The Bjerknes Centre is a collaboration on climate research, between the University of Bergen, NORCE, the Institute of Marine Research, Nansen Environmental and Remote Sensing Centre.

Haakon, Crown Prince of Norway, Bjerknes director Tore Furevik, and Slovakian President Andrej Kiska looking at one of the underwater gliders used to research the North Atlantic Ocean.

Royal Visit to the Bjerknes Centre

The Slovakian president, along with Haakon, Crown Prince of Norway, was presented with Bjerknes Centre climate research.

On the 6th of June, Slovakian president, Andrej Kiska, travelled to Bergen. The media cluster at Media City Bergen started the day off, before he, along with Haakon, Crown Prince of Norway, came to the Bjerknes Centre for Climate Research.

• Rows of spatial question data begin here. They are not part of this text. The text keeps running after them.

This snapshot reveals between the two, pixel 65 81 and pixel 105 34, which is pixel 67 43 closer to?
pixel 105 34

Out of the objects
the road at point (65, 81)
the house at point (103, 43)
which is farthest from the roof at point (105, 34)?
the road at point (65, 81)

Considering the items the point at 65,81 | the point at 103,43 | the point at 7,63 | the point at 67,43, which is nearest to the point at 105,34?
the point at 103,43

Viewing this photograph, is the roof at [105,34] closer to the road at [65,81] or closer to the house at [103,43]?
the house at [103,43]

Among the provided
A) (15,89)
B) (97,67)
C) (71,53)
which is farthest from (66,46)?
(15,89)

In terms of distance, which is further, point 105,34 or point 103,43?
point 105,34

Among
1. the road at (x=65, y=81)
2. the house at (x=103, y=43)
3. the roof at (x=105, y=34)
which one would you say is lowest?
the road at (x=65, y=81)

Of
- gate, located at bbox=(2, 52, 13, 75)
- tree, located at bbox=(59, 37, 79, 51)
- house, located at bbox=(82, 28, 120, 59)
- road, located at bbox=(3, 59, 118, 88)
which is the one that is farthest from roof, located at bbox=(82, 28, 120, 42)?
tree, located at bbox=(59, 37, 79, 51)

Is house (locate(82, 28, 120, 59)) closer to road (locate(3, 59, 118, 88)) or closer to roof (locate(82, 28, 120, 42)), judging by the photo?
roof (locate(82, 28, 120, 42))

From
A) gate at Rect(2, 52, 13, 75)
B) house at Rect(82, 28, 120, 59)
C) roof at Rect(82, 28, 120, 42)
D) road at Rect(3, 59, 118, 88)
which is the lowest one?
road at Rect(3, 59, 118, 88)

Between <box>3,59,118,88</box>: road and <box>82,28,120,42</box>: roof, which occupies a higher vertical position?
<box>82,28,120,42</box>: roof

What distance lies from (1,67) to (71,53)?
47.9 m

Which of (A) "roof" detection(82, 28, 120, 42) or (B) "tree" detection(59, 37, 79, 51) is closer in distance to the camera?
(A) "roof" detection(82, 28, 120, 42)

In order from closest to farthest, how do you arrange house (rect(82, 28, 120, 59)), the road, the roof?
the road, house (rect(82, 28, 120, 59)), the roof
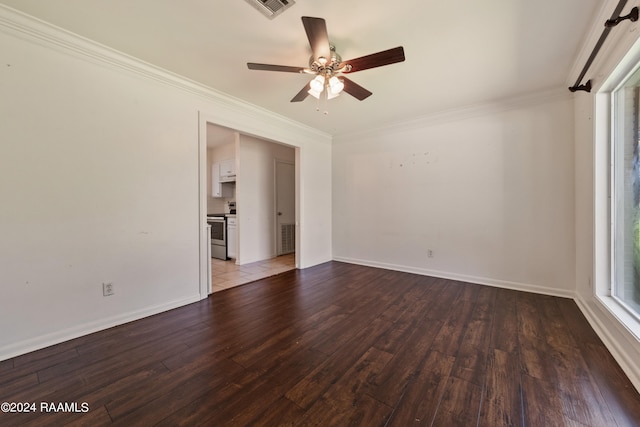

The Slovakians requested a visit to the centre during the Bergen part of the tour.

– We were visited in 2014 by a delegation of politicians from Hungary and Slovakia. We're happy to have them back, says Tore Furevik, Bjerknes Centre director. 

From stalagmites in Borneo, to the future of winter

Nele Meckler viste fram dryppsteinane som er ein del av forskinga hennar i Borneo. (Foto: Gudrun Sylte, Bjerknessenteret)
Nele Meckler viste fram dryppsteinane som er ein del av forskinga hennar i Borneo. (Foto: Gudrun Sylte, Bjerknessenteret)

At the Bjerknes Centre, the attendees were presented a spectrum of research projects – Nele Meckler, Asgeir Sorteberg and Hanna Lee held presentations of past, present and future climate problems.

Nele Meckler showed how tropical regions were affected by ice ages, and how they've collected tropical climate data complimenting measurements of polar ice cores.

– The data shows that the temperature in Borneo sank with 4-5°C while antarctic regions sank by 12°C, said Meckler.

Asgeir Sorteberg, Professor of meteorology, showed how climate models predict a loss of the long winters which ski resorts and ski traditions in both Norway and Slovakia are built on. A global increase in temperatures of 1°C would decrease the snow season in three selected ski resorts in Norway – Geilo, Kvamskogen near Bergen and Sognsvann near Oslo – from 3-4 months, down to 2-3 months.

– This is the best case scenario, said Sorteberg, explaining that an increase of 3°C would reduce the season to 2-3 weeks, which – even with the occasional colder winter – would stop the ski tourism from being sustainable.

Tree planting as a mean of carbon storage?

Hanna Lee talked about tree planting and carbon storage as a mean of reducing global warming, and drew paralels from Norwegian and Slovakian forests, to the deforestation of South Korea.

– When we change eco systems, we also change the soil, and soil holds five times as much plant carbon as vegetation on a global scale, said Lee, stating that Norwegian planting of trees in what today is grasslands and heathlands won't give as much benefit as other places.

The three researchers and director joined the presidential entourage to Austevoll, while the Crown Prince went on to present Cass Sunstein with his Holberg Prize later the same day.